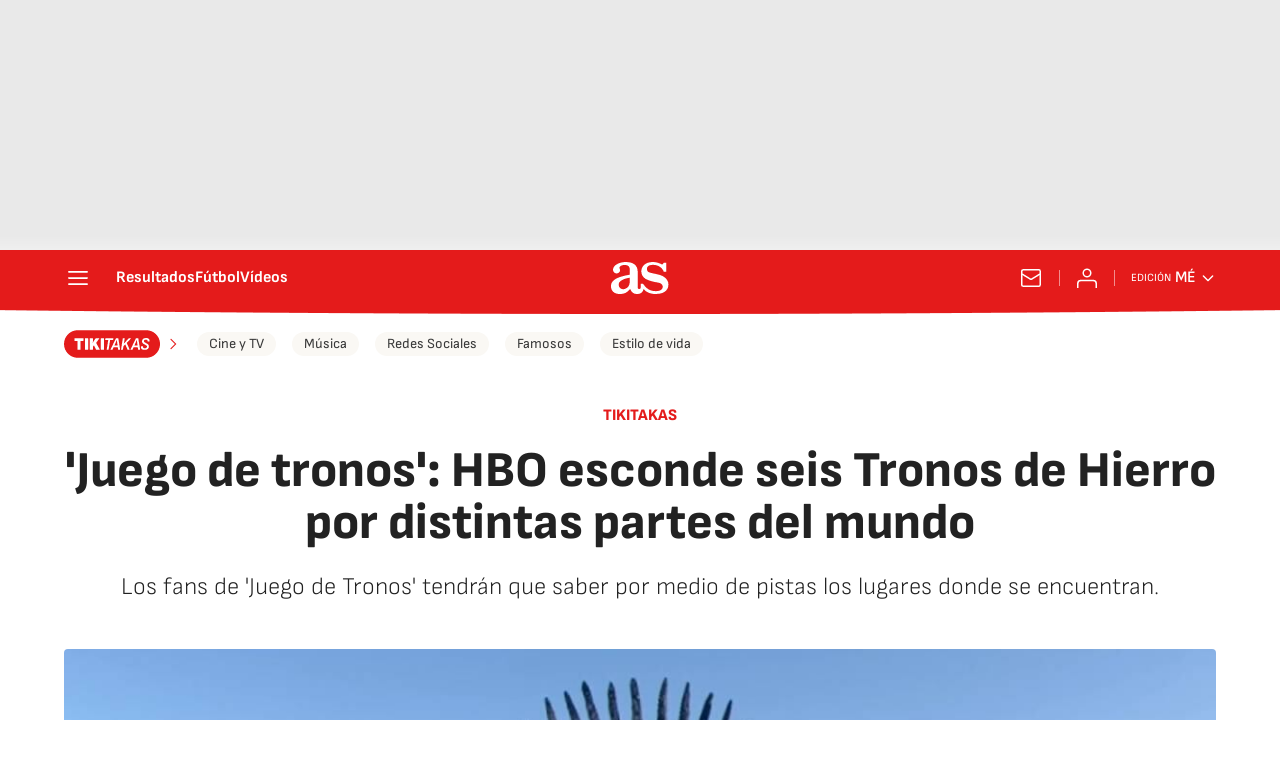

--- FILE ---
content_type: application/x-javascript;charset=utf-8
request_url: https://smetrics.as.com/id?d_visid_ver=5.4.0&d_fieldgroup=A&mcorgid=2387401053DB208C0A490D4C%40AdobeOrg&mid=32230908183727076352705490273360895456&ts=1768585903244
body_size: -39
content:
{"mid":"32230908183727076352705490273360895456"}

...

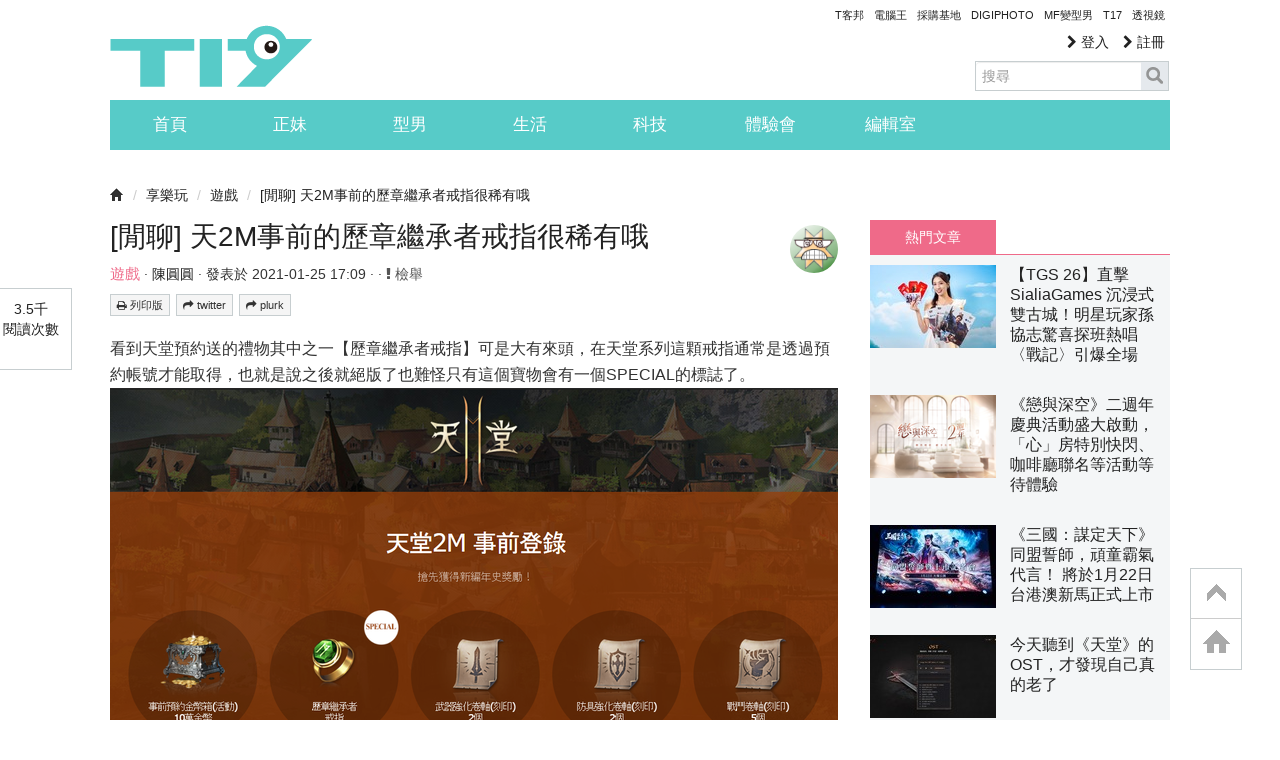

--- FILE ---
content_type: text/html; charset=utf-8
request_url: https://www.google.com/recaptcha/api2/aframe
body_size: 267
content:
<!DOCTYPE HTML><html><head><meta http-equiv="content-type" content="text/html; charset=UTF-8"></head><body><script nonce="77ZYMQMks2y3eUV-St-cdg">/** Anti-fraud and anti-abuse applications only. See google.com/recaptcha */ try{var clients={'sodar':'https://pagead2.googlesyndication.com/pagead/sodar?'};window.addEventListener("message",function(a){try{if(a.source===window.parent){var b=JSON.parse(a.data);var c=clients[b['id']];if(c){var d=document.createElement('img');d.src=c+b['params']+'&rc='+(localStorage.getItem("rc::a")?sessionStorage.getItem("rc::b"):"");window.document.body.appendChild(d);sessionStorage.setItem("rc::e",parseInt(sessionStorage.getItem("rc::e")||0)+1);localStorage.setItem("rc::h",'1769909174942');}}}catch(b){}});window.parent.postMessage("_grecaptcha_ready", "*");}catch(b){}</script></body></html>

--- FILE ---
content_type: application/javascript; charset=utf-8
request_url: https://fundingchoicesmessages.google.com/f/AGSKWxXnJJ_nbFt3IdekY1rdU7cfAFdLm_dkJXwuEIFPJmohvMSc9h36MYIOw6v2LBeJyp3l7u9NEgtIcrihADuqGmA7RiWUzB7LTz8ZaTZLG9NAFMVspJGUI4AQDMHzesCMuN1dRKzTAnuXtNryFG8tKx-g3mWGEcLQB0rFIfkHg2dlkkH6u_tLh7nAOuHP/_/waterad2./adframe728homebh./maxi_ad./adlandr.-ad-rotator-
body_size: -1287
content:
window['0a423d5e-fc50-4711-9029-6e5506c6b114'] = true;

PROBLEM STATEMENT>
Wherever a line of the entries holds the string "google", copy that line.

ANSWER SECTION>
request_url: https://www.google.com/recaptcha/api2/aframe
<!DOCTYPE HTML><html><head><meta http-equiv="content-type" content="text/html; charset=UTF-8"></head><body><script nonce="77ZYMQMks2y3eUV-St-cdg">/** Anti-fraud and anti-abuse applications only. See google.com/recaptcha */ try{var clients={'sodar':'https://pagead2.googlesyndication.com/pagead/sodar?'};window.addEventListener("message",function(a){try{if(a.source===window.parent){var b=JSON.parse(a.data);var c=clients[b['id']];if(c){var d=document.createElement('img');d.src=c+b['params']+'&rc='+(localStorage.getItem("rc::a")?sessionStorage.getItem("rc::b"):"");window.document.body.appendChild(d);sessionStorage.setItem("rc::e",parseInt(sessionStorage.getItem("rc::e")||0)+1);localStorage.setItem("rc::h",'1769909174942');}}}catch(b){}});window.parent.postMessage("_grecaptcha_ready", "*");}catch(b){}</script></body></html>
request_url: https://fundingchoicesmessages.google.com/f/AGSKWxXnJJ_nbFt3IdekY1rdU7cfAFdLm_dkJXwuEIFPJmohvMSc9h36MYIOw6v2LBeJyp3l7u9NEgtIcrihADuqGmA7RiWUzB7LTz8ZaTZLG9NAFMVspJGUI4AQDMHzesCMuN1dRKzTAnuXtNryFG8tKx-g3mWGEcLQB0rFIfkHg2dlkkH6u_tLh7nAOuHP/_/waterad2./adframe728homebh./maxi_ad./adlandr.-ad-rotator-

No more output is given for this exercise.